*PROBLEM REQUIREMENTS*. Show every line in the recorded data below that contains the string "above", and treat uppercase and lowercase as different.

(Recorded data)
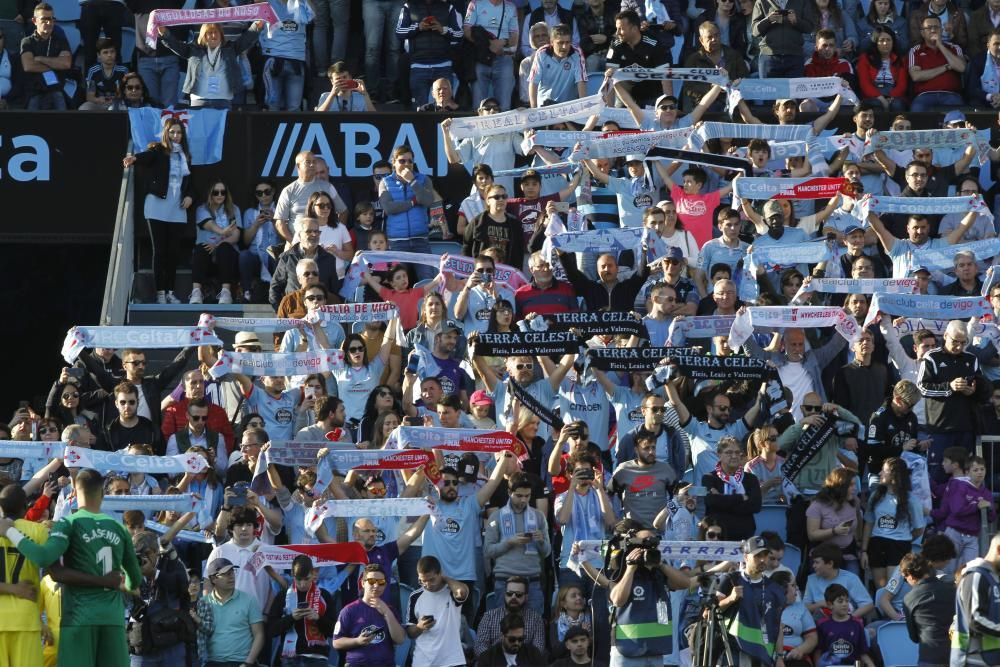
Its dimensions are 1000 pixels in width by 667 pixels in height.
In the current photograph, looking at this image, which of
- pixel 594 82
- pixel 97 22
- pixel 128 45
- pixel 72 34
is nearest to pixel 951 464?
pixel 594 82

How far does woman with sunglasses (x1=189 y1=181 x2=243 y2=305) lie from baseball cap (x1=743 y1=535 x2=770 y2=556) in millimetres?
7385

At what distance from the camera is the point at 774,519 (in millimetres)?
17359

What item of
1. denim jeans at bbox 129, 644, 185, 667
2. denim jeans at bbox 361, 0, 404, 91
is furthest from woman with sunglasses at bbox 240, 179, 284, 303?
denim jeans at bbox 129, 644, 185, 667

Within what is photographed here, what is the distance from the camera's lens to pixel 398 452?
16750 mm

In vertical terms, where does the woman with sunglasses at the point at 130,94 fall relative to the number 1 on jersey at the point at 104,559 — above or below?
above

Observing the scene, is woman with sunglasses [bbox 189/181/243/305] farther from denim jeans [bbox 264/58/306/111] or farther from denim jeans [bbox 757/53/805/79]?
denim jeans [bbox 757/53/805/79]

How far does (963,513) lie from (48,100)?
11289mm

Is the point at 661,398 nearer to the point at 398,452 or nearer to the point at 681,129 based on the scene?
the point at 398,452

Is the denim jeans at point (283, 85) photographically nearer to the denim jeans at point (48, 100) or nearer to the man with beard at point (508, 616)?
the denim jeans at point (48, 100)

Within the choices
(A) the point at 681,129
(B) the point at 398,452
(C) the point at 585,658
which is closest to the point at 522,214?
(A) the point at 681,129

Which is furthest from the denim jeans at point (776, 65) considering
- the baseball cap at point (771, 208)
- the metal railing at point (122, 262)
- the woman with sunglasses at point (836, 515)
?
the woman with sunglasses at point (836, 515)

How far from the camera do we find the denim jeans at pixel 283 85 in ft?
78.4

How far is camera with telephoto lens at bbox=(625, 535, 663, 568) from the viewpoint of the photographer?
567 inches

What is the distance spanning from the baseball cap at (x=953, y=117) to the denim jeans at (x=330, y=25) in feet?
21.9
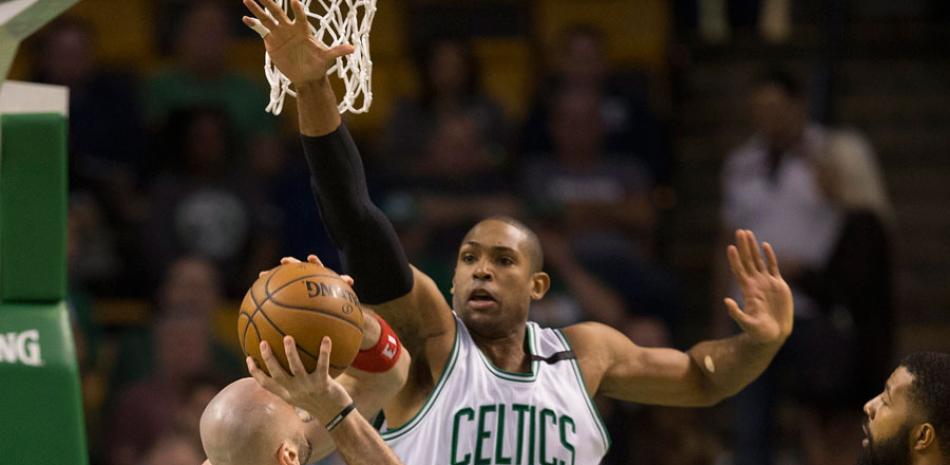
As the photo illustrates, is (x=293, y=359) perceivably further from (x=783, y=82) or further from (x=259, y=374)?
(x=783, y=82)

==

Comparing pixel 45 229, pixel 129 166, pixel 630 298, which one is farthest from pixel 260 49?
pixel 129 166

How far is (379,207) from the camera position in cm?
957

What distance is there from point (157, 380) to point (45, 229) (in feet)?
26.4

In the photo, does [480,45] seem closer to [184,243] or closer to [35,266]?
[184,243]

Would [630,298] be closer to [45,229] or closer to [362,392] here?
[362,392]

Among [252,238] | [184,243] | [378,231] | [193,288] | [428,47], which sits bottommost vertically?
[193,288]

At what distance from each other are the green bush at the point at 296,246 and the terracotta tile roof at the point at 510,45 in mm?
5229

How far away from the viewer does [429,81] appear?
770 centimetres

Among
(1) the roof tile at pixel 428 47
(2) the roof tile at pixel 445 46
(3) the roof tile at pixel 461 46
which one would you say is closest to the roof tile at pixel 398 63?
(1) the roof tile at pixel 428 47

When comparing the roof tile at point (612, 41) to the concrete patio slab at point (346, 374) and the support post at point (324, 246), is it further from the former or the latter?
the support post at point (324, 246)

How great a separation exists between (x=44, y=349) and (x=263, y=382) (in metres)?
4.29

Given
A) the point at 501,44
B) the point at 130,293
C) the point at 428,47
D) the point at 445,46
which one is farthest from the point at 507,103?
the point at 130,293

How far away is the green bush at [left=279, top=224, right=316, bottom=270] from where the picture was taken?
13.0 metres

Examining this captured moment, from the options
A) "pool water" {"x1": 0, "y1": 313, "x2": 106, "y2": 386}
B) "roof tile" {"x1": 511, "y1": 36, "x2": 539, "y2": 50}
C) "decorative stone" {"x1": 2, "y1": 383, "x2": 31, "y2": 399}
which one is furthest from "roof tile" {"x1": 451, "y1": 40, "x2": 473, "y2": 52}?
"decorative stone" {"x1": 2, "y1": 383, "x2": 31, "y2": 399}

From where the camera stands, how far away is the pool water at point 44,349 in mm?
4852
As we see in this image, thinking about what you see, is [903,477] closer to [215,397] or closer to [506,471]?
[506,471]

*FULL SOLUTION*.
In vertical terms, where does the woman with sunglasses at the point at 130,94 fall relative to the number 1 on jersey at the point at 104,559 — above or below?
above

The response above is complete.